The area of concern is the teeny, tiny area of the septum (wall) that joins the upper chambers of the heart (atria) and the lower chambers (ventricles). In a complete av canal. there is a large hole, the septum is not fully formed, and often the leaflets are not fully formed...meaning major and immediate heart surgery after birth. Since these areas look fine right now, we are almost sure you do not need this immediate surgery. What we can't see, is how that little area at the end of the septum is formed. You are sooo small, and the heart is so small, and all of this "looking" is done through the wall of my uterus, skin, etc...and you are moving!! Which makes this whole process a bit tricky.

The doctor came in to do his own scan...and WHAT a difference between the doctor 3 weeks ago and today. Daddy said from the moment he walked in he could tell he was different. He looks about 6'3" and like a giant teddy bear...and he acts like one:) If you had to have a doctor give you unpleasant news, this would be the doctor you would want. He introduced himself and said he was my little doctor, and I said well I am your BIG patient. He laughed and said, yeah, all one hundred pounds of you. He was smiling and friendly, and positive. Thank you GOD, because I have been praying for 3 weeks for a better doctor.

The doctor started the scan, and explained that the line-up of the valves is what is giving them cause for concern. Normally on a u/s the valves don't all line up- they are staggered, like in a zig-zag pattern. Your valves are all "lining up" - which typically means there is a "canal", or hole somewhere. The problem is not that the doctor can see a hole, but that he can see the valves
lining up. A tiny hole would not mean a problem right now. The sonographer explained that your heart functions differently in the womb, than when you are in the real world, breathing in oxygen. In the womb the pressure of the blood flow in the chambers of the heart is 1 to 1, meaning equal pressure. After birth, the pressure changes to 2 to even a tiny hole under that pressure would allow blood to be forced through. (remember in a previous post the diagrams showed how blood flowing into and out of the heart should be separate.)

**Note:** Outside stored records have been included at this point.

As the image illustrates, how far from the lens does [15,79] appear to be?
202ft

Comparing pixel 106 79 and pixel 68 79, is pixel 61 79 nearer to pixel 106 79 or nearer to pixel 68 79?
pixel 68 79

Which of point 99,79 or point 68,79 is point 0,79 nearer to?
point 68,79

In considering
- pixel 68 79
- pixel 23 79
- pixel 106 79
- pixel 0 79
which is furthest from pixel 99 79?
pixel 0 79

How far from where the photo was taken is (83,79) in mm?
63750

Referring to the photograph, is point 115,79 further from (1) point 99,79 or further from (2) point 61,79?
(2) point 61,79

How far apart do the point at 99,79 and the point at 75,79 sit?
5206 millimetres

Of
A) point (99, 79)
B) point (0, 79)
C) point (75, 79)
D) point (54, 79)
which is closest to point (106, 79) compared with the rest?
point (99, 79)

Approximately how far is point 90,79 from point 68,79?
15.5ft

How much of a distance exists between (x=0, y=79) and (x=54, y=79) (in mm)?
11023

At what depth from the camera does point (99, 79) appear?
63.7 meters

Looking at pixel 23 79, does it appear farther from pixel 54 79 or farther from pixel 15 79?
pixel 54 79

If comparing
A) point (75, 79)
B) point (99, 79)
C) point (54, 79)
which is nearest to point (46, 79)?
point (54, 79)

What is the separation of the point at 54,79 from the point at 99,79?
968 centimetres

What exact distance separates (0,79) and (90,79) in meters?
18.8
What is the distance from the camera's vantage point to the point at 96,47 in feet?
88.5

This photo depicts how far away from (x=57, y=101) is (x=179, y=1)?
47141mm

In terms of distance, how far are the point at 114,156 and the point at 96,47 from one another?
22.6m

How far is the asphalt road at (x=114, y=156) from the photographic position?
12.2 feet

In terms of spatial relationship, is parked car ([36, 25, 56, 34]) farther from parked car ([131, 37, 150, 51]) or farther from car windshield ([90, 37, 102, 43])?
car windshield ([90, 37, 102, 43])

Soooo....the question is- is there a canal there, and if so, how big is it?

The doctor told us he would like us to come back on November 4th. There is a heart specialist from OHSU in Portland named Mary Rice (I like her already:)) and her husband is a sonographer. They are the best specialists in the area, very experienced in diagnosing these type of defects, and they will be able to tell us what exactly is going on. They only go to Eugene once a month, so that's why we have to wait.

We asked the doctor many questions about surgery. My main concern has been how soon the surgery might be. Of course, I am hoping you will not need ANY surgery- but if you do have to have it, I would rather not have you delivered and then whisked off to open heart surgery! The doctor said given what he is seeing today, that does not look like a possibility. He is not seeing a major defect that would be life threatening after you are born. Thank God!!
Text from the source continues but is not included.